Turn the stretch of records from the line containing "Is plant stem" through the end of the records into a two-column CSV with the headers "item" and "response". Give one row per record, with its text and its answer each in a single quoted field, line breaks replaced by spaces, and pictures omitted.
** BEGIN DATA SHOWN **
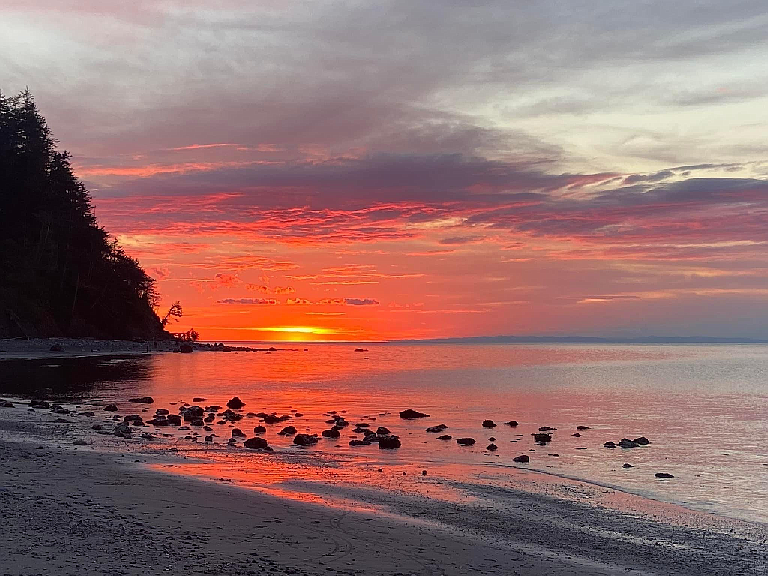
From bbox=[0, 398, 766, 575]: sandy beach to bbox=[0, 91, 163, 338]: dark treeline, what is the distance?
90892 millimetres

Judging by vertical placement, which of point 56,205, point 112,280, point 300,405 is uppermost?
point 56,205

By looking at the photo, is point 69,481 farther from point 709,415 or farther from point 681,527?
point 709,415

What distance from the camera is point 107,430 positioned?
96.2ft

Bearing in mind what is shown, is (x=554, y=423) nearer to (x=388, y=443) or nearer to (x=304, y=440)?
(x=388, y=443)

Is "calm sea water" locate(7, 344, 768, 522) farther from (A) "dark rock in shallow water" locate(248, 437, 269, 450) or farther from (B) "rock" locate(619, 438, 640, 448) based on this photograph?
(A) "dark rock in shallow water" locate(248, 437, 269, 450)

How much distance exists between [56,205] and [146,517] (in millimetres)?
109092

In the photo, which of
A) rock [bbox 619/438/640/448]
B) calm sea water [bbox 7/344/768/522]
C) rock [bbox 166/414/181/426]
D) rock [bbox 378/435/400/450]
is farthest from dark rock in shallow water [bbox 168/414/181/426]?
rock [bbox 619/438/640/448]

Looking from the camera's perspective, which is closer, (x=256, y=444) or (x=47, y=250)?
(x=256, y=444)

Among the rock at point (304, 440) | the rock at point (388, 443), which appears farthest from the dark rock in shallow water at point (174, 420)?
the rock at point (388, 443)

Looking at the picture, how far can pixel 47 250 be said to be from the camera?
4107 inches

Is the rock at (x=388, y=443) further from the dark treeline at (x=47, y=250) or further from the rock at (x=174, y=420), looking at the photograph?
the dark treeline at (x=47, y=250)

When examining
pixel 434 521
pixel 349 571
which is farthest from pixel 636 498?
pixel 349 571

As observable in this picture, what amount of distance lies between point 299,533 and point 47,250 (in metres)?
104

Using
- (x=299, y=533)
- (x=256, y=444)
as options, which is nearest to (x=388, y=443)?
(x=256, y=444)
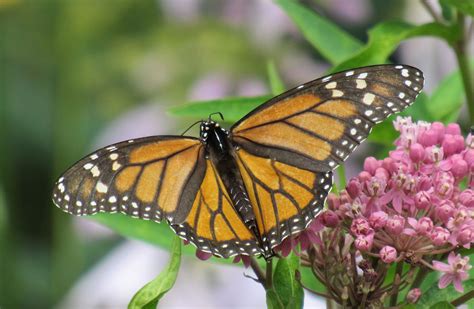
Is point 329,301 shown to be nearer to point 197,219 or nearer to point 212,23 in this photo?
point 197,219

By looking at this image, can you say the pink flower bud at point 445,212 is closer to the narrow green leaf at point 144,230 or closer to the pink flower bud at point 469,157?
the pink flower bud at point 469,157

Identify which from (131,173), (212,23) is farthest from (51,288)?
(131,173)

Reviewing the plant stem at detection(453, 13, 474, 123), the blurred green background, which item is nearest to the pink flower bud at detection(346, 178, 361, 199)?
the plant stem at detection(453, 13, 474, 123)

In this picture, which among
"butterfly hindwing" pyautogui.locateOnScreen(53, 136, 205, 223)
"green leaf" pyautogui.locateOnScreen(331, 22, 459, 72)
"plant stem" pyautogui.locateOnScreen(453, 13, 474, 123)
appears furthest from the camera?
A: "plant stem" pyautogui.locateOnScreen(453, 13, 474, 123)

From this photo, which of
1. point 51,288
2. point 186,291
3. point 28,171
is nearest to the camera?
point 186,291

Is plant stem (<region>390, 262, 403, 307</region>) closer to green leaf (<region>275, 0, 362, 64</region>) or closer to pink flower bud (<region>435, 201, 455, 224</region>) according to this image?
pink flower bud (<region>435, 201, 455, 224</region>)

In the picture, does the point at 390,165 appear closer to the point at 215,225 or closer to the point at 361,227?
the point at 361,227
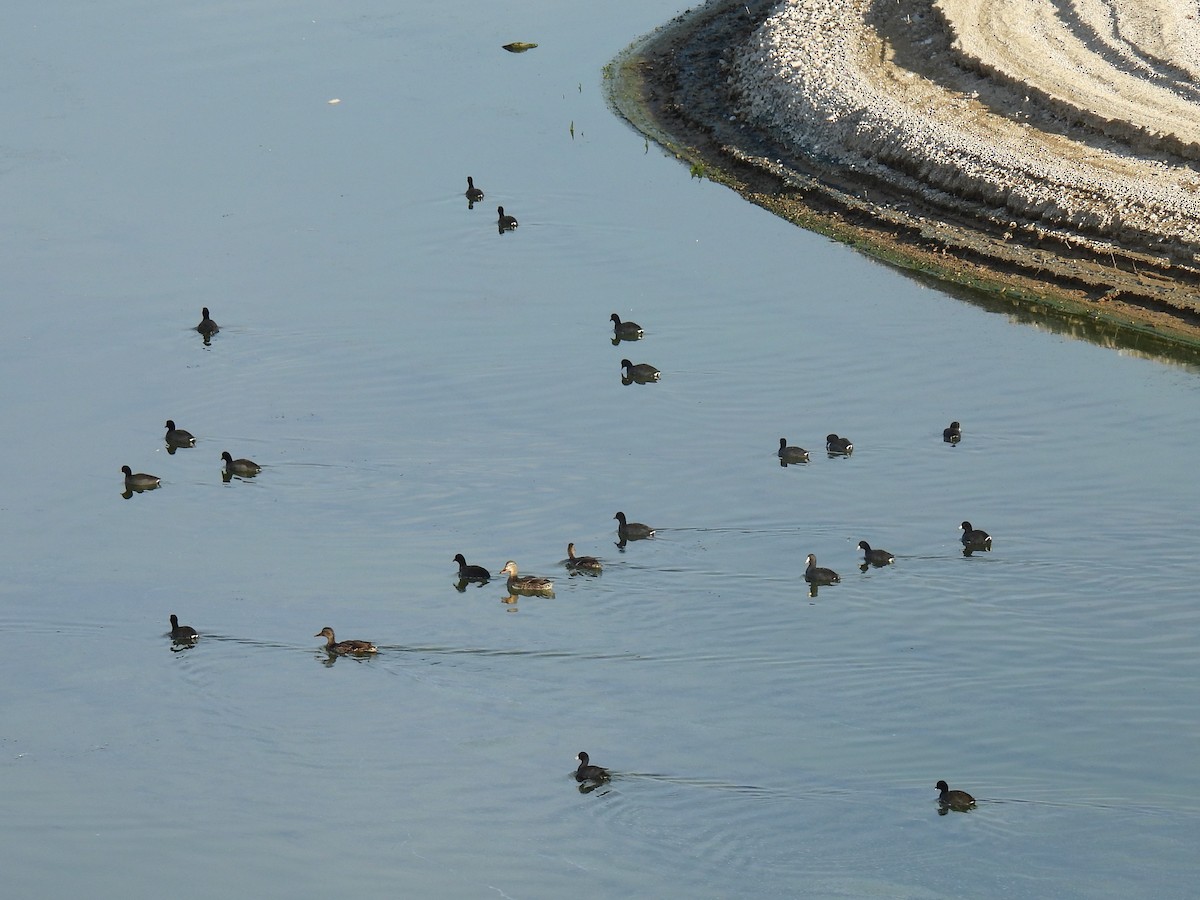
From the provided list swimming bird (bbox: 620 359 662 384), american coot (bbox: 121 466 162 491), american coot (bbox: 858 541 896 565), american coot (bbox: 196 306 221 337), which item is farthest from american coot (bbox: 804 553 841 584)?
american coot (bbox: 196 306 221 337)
** END DATA SHOWN **
> SOLVED EXERCISE:
item,response
"Is plant stem (<region>390, 262, 403, 307</region>) closer to green leaf (<region>275, 0, 362, 64</region>) or closer to pink flower bud (<region>435, 201, 455, 224</region>) according to this image?","pink flower bud (<region>435, 201, 455, 224</region>)"
"In the picture, does the point at 390,165 appear closer to the point at 215,225 or closer to the point at 361,227?","the point at 361,227"
"From the provided list swimming bird (bbox: 620 359 662 384), american coot (bbox: 121 466 162 491), american coot (bbox: 858 541 896 565), american coot (bbox: 196 306 221 337), which item is farthest from american coot (bbox: 804 553 841 584)?","american coot (bbox: 196 306 221 337)"